Projects

Selected projects showing how I approach problems from exploration and modelling through to pipeline design and automation.

Customer Churn Prediction

In progress

Built an end-to-end churn modelling workflow to help subscription-style businesses understand and predict which customers are likely to leave, using a Telco-style dataset.

  • Cleaned and preprocessed 7,000+ customer records, handling missing values, encoding categorical fields and scaling numerical features.
  • Performed EDA to uncover relationships between tenure, contract types, billing patterns and churn behaviour.
  • Improved model performance from a baseline of ~70% to ~82% through feature engineering, tuning and cross-validation, with a focus on business-relevant metrics.
Tech: Python • Pandas • scikit-learn

End-to-End Payroll ETL Framework

Python • CLI

Designed a command-line–driven ETL engine to automate payroll data workflows, integrating CSV and SQL sources into a single, reproducible pipeline.
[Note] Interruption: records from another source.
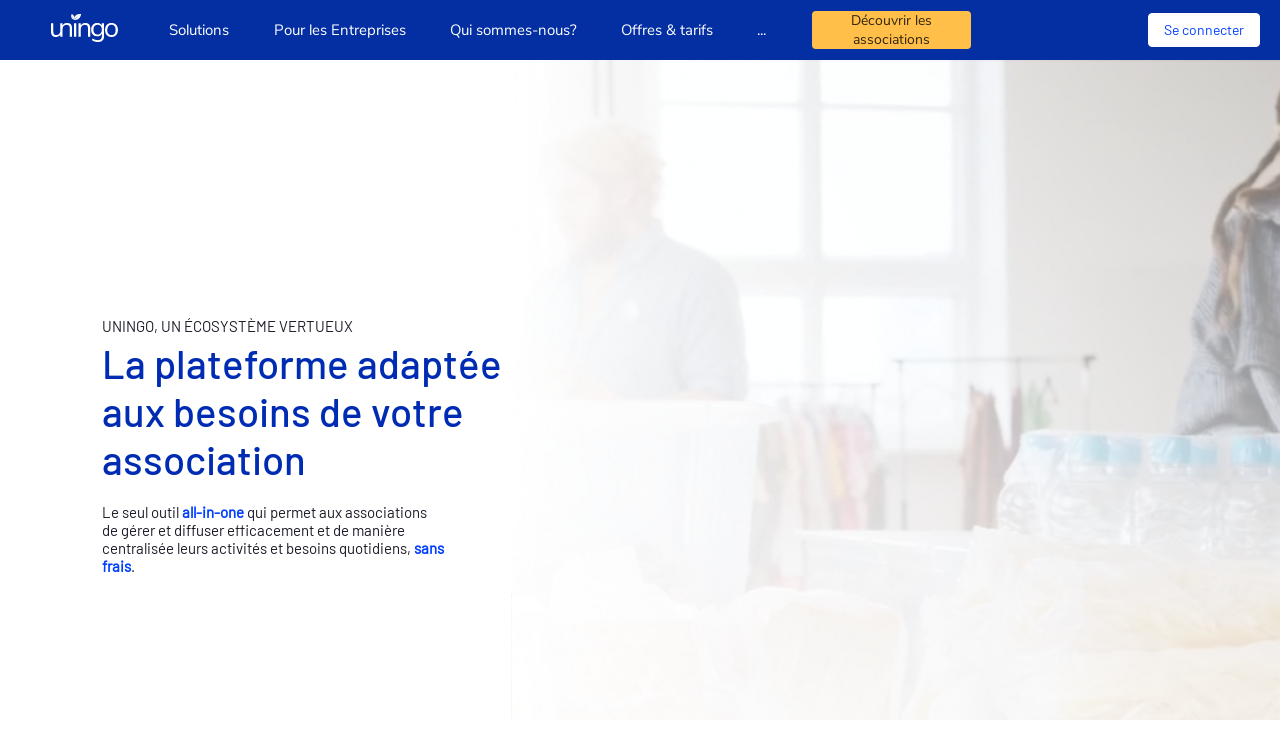

--- FILE ---
content_type: text/css; charset=utf-8
request_url: https://www.uningo.eu/_serverless/pro-gallery-css-v4-server/layoutCss?ver=2&id=comp-l3ykhmgm&items=3321_500_500%7C3414_500_500%7C3621_500_500%7C3874_500_500%7C3449_500_500%7C3652_500_500%7C3756_500_500%7C3543_500_500%7C3769_500_500%7C3657_500_500%7C3504_500_500%7C3490_500_500&container=5659.921875_1024_484_720&options=layoutParams_cropRatio:1%7ClayoutParams_structure_galleryRatio_value:0%7ClayoutParams_repeatingGroupTypes:%7ClayoutParams_gallerySpacing:0%7CgroupTypes:1%7CnumberOfImagesPerRow:5%7CcollageAmount:0%7CtextsVerticalPadding:0%7CtextsHorizontalPadding:0%7CcalculateTextBoxHeightMode:MANUAL%7CtargetItemSize:205%7CcubeRatio:1%7CexternalInfoHeight:0%7CexternalInfoWidth:0%7CisRTL:false%7CisVertical:false%7CminItemSize:120%7CgroupSize:1%7CchooseBestGroup:true%7CcubeImages:false%7CcubeType:fill%7CsmartCrop:false%7CcollageDensity:0%7CimageMargin:20%7ChasThumbnails:false%7CgalleryThumbnailsAlignment:bottom%7CgridStyle:0%7CtitlePlacement:SHOW_ON_HOVER%7CarrowsSize:23%7CslideshowInfoSize:200%7CimageInfoType:NO_BACKGROUND%7CtextBoxHeight:0%7CscrollDirection:0%7CgalleryLayout:1%7CgallerySizeType:smart%7CgallerySize:1%7CcropOnlyFill:false%7CnumberOfImagesPerCol:2%7CgroupsPerStrip:0%7Cscatter:0%7CenableInfiniteScroll:true%7CthumbnailSpacings:0%7CarrowsPosition:0%7CthumbnailSize:120%7CcalculateTextBoxWidthMode:PERCENT%7CtextBoxWidthPercent:50%7CuseMaxDimensions:false%7CrotatingGroupTypes:%7CfixedColumns:0%7CrotatingCropRatios:%7CgallerySizePx:0%7CplaceGroupsLtr:false
body_size: -66
content:
#pro-gallery-comp-l3ykhmgm [data-hook="item-container"][data-idx="0"].gallery-item-container{opacity: 1 !important;display: block !important;transition: opacity .2s ease !important;top: 0px !important;left: 0px !important;right: auto !important;height: 189px !important;width: 189px !important;} #pro-gallery-comp-l3ykhmgm [data-hook="item-container"][data-idx="0"] .gallery-item-common-info-outer{height: 100% !important;} #pro-gallery-comp-l3ykhmgm [data-hook="item-container"][data-idx="0"] .gallery-item-common-info{height: 100% !important;width: 100% !important;} #pro-gallery-comp-l3ykhmgm [data-hook="item-container"][data-idx="0"] .gallery-item-wrapper{width: 189px !important;height: 189px !important;margin: 0 !important;} #pro-gallery-comp-l3ykhmgm [data-hook="item-container"][data-idx="0"] .gallery-item-content{width: 189px !important;height: 189px !important;margin: 0px 0px !important;opacity: 1 !important;} #pro-gallery-comp-l3ykhmgm [data-hook="item-container"][data-idx="0"] .gallery-item-hover{width: 189px !important;height: 189px !important;opacity: 1 !important;} #pro-gallery-comp-l3ykhmgm [data-hook="item-container"][data-idx="0"] .item-hover-flex-container{width: 189px !important;height: 189px !important;margin: 0px 0px !important;opacity: 1 !important;} #pro-gallery-comp-l3ykhmgm [data-hook="item-container"][data-idx="0"] .gallery-item-wrapper img{width: 100% !important;height: 100% !important;opacity: 1 !important;} #pro-gallery-comp-l3ykhmgm [data-hook="item-container"][data-idx="1"].gallery-item-container{opacity: 1 !important;display: block !important;transition: opacity .2s ease !important;top: 0px !important;left: 209px !important;right: auto !important;height: 189px !important;width: 189px !important;} #pro-gallery-comp-l3ykhmgm [data-hook="item-container"][data-idx="1"] .gallery-item-common-info-outer{height: 100% !important;} #pro-gallery-comp-l3ykhmgm [data-hook="item-container"][data-idx="1"] .gallery-item-common-info{height: 100% !important;width: 100% !important;} #pro-gallery-comp-l3ykhmgm [data-hook="item-container"][data-idx="1"] .gallery-item-wrapper{width: 189px !important;height: 189px !important;margin: 0 !important;} #pro-gallery-comp-l3ykhmgm [data-hook="item-container"][data-idx="1"] .gallery-item-content{width: 189px !important;height: 189px !important;margin: 0px 0px !important;opacity: 1 !important;} #pro-gallery-comp-l3ykhmgm [data-hook="item-container"][data-idx="1"] .gallery-item-hover{width: 189px !important;height: 189px !important;opacity: 1 !important;} #pro-gallery-comp-l3ykhmgm [data-hook="item-container"][data-idx="1"] .item-hover-flex-container{width: 189px !important;height: 189px !important;margin: 0px 0px !important;opacity: 1 !important;} #pro-gallery-comp-l3ykhmgm [data-hook="item-container"][data-idx="1"] .gallery-item-wrapper img{width: 100% !important;height: 100% !important;opacity: 1 !important;} #pro-gallery-comp-l3ykhmgm [data-hook="item-container"][data-idx="2"].gallery-item-container{opacity: 1 !important;display: block !important;transition: opacity .2s ease !important;top: 0px !important;left: 418px !important;right: auto !important;height: 189px !important;width: 189px !important;} #pro-gallery-comp-l3ykhmgm [data-hook="item-container"][data-idx="2"] .gallery-item-common-info-outer{height: 100% !important;} #pro-gallery-comp-l3ykhmgm [data-hook="item-container"][data-idx="2"] .gallery-item-common-info{height: 100% !important;width: 100% !important;} #pro-gallery-comp-l3ykhmgm [data-hook="item-container"][data-idx="2"] .gallery-item-wrapper{width: 189px !important;height: 189px !important;margin: 0 !important;} #pro-gallery-comp-l3ykhmgm [data-hook="item-container"][data-idx="2"] .gallery-item-content{width: 189px !important;height: 189px !important;margin: 0px 0px !important;opacity: 1 !important;} #pro-gallery-comp-l3ykhmgm [data-hook="item-container"][data-idx="2"] .gallery-item-hover{width: 189px !important;height: 189px !important;opacity: 1 !important;} #pro-gallery-comp-l3ykhmgm [data-hook="item-container"][data-idx="2"] .item-hover-flex-container{width: 189px !important;height: 189px !important;margin: 0px 0px !important;opacity: 1 !important;} #pro-gallery-comp-l3ykhmgm [data-hook="item-container"][data-idx="2"] .gallery-item-wrapper img{width: 100% !important;height: 100% !important;opacity: 1 !important;} #pro-gallery-comp-l3ykhmgm [data-hook="item-container"][data-idx="3"]{display: none !important;} #pro-gallery-comp-l3ykhmgm [data-hook="item-container"][data-idx="4"]{display: none !important;} #pro-gallery-comp-l3ykhmgm [data-hook="item-container"][data-idx="5"]{display: none !important;} #pro-gallery-comp-l3ykhmgm [data-hook="item-container"][data-idx="6"]{display: none !important;} #pro-gallery-comp-l3ykhmgm [data-hook="item-container"][data-idx="7"]{display: none !important;} #pro-gallery-comp-l3ykhmgm [data-hook="item-container"][data-idx="8"]{display: none !important;} #pro-gallery-comp-l3ykhmgm [data-hook="item-container"][data-idx="9"]{display: none !important;} #pro-gallery-comp-l3ykhmgm [data-hook="item-container"][data-idx="10"]{display: none !important;} #pro-gallery-comp-l3ykhmgm [data-hook="item-container"][data-idx="11"]{display: none !important;} #pro-gallery-comp-l3ykhmgm .pro-gallery-prerender{height:622.6px !important;}#pro-gallery-comp-l3ykhmgm {height:622.6px !important; width:1024px !important;}#pro-gallery-comp-l3ykhmgm .pro-gallery-margin-container {height:622.6px !important;}#pro-gallery-comp-l3ykhmgm .pro-gallery {height:622.6px !important; width:1024px !important;}#pro-gallery-comp-l3ykhmgm .pro-gallery-parent-container {height:622.6px !important; width:1044px !important;}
  • Implemented a structured flow covering extract → DDL creation → transform → load, reducing manual preparation time from hours to minutes.
  • Built repeatable, auditable runs with a scripted pipeline design (configurable and reproducible).
Tech: Python • Pandas • MySQL • ETL Automation

How I approach projects

  • Start from a clear business question and success metric.
  • Use targeted EDA to shape the data model and feature set, not just generate charts.
  • Keep clean, modular notebooks or scripts with clear stages.
  • Focus on evaluation that reflects business impact, not just a single score.
  • Document assumptions, limitations and next steps for future iterations or deployment.

Tableau Dashboards

BI • Storytelling

I build interactive Tableau dashboards that combine clear KPIs, drill-down exploration, and a short “so what” insight layer. Recent work includes a Victoria Road Crash analytics dashboard (real government open data) and a Global Graduate Employability dashboard (synthetic dataset for demonstration).